REQUIREMENT A
Rewrite the stretch of the Shift Labs article from "After three months" through "monitors IV drips.", renaming "Shift Labs" as "Shift Labs Inc." throughout.
REQUIREMENT B
Extend the Shift Labs article with new text that picks up after its final sentence.

TEXT SECTION
After three months in Y Combinator, an oversubscribed financing round, and a large federal grant, Shift Labs is well on its way to helping doctors and nurses take better care of their patients.
The Seattle startup just reeled in a $1.6 million seed round and a $300,000 USAID Ebola-related federal grant that will help the 6-person company accelerate development of its DripAssist medical device that monitors IV drips.
Shift Labs just moved into a new office in Fremont — a few steps down the hall from GeekWire HQ, actually — adding another milestone to what’s been a busy 2015 for the three-year-old company.
Co-founder Beth Kolko and CTO Koji Intlekofer spent the first three months of the year at Y Combinator, the premier startup accelerator located in the Bay Area. Kolko, an educator-turned-entrepreneur who teaches Human Centered Design at the University of Washington, said she was intimidated before moving to Mountain View for three months but called the experience “transformative” for both her and her company.
“All stereotypes of Silicon Valley with gender and age flew out the window,” she said. “I was really nervous about those things, but it was the most inspiring and welcoming community I’ve ever been a part of.”
Kolko, whose previous co-founder left the company in 2013 due to family-related issues, spent an extra month after Y Combinator with Intlekofer raising the seed round and returned to Seattle with capital that’s helping Shift Labs roll out its product.
The DripAssist monitors and measures the pace of IV drips, which eliminates the risk of fluid overload, but does not require special tubing sets and relies on a battery-operated flow monitor. As a result, the product — which runs off one AA battery — features a more simple design and cheaper cost than what’s available today to help minimize training needs and save hospitals money, Kolko explained.
“We identify unmet needs within the market,” Kolko said. “We’ve found that those needs are often unmet because lower-cost, lower-margin devices don’t fit with existing business practices. We have built a business model that makes lower cost devices a viable part of a for-profit business.”

INPUT DATA
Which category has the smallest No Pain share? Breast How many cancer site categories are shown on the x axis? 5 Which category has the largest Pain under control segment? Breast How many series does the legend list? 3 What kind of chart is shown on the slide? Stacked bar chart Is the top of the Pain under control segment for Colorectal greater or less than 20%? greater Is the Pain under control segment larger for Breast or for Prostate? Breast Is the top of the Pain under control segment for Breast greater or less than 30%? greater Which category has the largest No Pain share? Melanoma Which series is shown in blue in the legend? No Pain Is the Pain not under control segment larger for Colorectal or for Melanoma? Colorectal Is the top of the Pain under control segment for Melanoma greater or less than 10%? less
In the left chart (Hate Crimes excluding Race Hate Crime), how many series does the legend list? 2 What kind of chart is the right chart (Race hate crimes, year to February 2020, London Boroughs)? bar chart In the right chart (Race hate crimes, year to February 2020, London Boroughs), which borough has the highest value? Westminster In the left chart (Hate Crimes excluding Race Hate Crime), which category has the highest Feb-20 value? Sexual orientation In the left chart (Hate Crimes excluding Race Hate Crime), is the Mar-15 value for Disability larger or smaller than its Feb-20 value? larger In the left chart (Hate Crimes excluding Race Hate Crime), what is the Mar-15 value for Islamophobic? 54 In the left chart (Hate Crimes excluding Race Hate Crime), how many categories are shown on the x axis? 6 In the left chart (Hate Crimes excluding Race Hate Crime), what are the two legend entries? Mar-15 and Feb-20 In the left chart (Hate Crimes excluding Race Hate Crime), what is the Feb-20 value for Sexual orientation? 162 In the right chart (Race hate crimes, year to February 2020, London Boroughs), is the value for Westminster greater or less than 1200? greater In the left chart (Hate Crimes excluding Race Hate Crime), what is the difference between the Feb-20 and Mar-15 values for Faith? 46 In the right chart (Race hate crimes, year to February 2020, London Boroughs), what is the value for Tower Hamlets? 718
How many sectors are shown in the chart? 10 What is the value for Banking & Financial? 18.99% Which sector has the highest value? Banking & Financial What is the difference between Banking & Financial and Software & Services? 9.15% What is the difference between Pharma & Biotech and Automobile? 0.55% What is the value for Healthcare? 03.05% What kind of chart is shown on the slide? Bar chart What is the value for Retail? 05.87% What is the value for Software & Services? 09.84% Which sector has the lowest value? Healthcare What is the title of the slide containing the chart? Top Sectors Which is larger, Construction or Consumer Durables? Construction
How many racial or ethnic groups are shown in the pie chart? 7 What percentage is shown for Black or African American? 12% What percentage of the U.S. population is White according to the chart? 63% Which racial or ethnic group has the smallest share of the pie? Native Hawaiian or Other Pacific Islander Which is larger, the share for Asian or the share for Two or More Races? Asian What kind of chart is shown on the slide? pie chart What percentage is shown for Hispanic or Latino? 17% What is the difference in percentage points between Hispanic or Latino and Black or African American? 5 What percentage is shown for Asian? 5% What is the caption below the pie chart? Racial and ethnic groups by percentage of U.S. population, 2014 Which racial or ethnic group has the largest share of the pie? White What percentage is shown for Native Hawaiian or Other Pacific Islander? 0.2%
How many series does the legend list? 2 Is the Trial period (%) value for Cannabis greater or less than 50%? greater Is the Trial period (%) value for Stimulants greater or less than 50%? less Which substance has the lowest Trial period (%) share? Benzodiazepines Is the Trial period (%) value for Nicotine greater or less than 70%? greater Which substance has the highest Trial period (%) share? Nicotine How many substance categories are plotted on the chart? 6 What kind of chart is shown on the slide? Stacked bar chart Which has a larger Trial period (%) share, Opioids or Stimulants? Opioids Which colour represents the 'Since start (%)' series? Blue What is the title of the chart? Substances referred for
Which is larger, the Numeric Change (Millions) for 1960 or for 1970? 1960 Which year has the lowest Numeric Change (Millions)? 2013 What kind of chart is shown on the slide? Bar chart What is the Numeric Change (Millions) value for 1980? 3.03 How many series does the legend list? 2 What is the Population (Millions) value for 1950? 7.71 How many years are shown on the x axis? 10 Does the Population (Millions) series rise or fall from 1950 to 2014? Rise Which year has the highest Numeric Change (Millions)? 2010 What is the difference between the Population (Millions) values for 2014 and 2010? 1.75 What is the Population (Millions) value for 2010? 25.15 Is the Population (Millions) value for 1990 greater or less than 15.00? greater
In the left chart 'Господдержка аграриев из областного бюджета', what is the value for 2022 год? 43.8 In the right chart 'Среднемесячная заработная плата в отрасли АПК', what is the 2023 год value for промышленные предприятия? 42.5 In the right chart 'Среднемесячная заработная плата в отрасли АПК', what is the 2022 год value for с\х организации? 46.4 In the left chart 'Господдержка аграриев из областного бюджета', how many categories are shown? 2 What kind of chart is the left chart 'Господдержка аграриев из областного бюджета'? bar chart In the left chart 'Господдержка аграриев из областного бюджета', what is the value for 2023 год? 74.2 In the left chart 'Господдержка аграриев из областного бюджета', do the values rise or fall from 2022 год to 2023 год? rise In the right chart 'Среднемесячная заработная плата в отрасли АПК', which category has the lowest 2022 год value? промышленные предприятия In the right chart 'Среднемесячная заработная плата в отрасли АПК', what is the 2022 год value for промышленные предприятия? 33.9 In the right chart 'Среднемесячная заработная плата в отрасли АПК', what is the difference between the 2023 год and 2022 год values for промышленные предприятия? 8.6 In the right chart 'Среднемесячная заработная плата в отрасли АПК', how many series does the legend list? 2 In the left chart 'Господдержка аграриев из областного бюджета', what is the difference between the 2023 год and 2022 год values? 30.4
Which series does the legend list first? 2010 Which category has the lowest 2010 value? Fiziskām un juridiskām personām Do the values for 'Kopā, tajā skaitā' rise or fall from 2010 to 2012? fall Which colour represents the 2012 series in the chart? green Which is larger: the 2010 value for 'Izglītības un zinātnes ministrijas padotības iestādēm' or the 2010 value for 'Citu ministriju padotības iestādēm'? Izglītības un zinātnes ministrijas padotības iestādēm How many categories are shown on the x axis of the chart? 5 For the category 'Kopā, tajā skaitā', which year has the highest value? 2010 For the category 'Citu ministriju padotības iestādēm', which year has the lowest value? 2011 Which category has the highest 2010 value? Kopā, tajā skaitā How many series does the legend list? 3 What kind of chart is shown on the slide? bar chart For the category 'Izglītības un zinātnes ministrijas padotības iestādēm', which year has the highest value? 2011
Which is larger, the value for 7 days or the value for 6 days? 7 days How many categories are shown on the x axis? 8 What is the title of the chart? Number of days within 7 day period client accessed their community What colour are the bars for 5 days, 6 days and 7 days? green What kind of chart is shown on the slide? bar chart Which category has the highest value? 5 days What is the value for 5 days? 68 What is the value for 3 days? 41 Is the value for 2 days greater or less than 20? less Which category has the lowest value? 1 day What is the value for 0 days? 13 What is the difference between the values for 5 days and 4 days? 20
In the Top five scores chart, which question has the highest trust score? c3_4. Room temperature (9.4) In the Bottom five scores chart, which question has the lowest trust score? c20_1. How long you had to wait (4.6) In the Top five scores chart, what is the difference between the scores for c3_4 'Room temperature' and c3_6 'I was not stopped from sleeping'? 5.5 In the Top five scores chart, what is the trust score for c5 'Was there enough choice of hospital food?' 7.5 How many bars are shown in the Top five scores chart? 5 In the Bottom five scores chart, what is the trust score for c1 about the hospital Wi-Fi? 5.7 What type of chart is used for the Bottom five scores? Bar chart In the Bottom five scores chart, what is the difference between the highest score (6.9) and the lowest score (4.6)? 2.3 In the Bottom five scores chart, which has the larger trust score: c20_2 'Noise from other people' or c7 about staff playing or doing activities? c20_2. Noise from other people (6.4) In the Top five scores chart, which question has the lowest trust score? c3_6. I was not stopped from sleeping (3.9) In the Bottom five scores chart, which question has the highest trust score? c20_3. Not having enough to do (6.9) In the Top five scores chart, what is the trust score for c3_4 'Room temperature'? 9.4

WRITTEN ANSWER A
After three months in Y Combinator, an oversubscribed financing round, and a large federal grant, Shift Labs Inc. is well on its way to helping doctors and nurses take better care of their patients.
The Seattle startup just reeled in a $1.6 million seed round and a $300,000 USAID Ebola-related federal grant that will help the 6-person company accelerate development of its DripAssist medical device that monitors IV drips.

WRITTEN ANSWER B
The funding, which came from a mix of institutional and angel investors, has enabled Shift Labs to hire more employees and pursue partnerships with distributors around the world. It has interest from organizations like WHO and UNICEF and the company is awaiting FDA clearance for the DripAssist.
“We have a variety of international distributors that want to sell the device,” Kolko said. “It’s really exciting.”
Kolko and two colleagues are headed to Rwanda this weekend to visit a national teaching hospital and conduct environmental, accuracy, and usability testing for the DripAssist product. Next month, Kolko will travel to an Ebola treatment unit in West Africa to do usability testing.
Kolko also plans to bring along other medical devices, like Thomas Larson’s Micro Phone Lens, to show doctors and nurses in Africa. After three years leading the charge at Shift Labs, Kolko knows how difficult it is to actually get an idea or prototype into the hands of customers or patients. Now that she’s experienced the process first hand, she wants to help other entrepreneurs do the same.
“One nice thing about YC and the funding is that it puts us in better position to help other innovators,” Kolko said. “That’s really important to us and is the core of our mission.”
Kolko noted the difficulty with bringing medical devices to market, but she’s committed to seeing Shift Labs succeed.
“If you are a hardware company, manufacturing is really hard,” she said. “If you are a medical device company, regulatory is really hard. If you are selling internationally, distribution is really hard. Put those three things together — it’s really hard. But, it’s also really fun.”